══ COLLECTED DATA

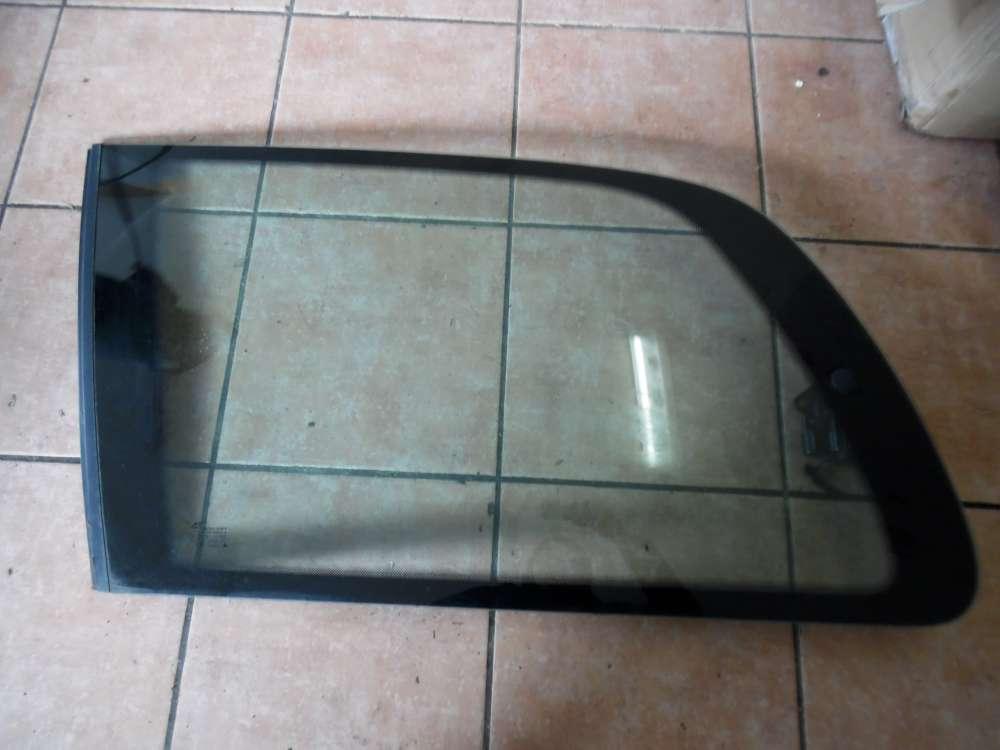 Ford Galaxy Seitenscheibe Fensterscheibe Hinten Links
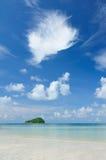 Pequeña isla Fotografía de archivo
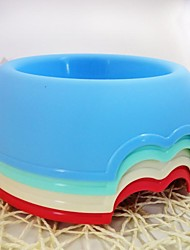 Candy Color In The Bowl for Pets Dogs (Assorted Colors)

════

WHAT THE TASK REQUIRES: Reproduce the listing exactly. Leave its pictures out.

TASK SOLUTION:
 Ford Galaxy Seitenscheibe Fensterscheibe Hinten Links
 Pequeña isla Fotografía de archivo
 Candy Color In The Bowl for Pets Dogs (Assorted Colors)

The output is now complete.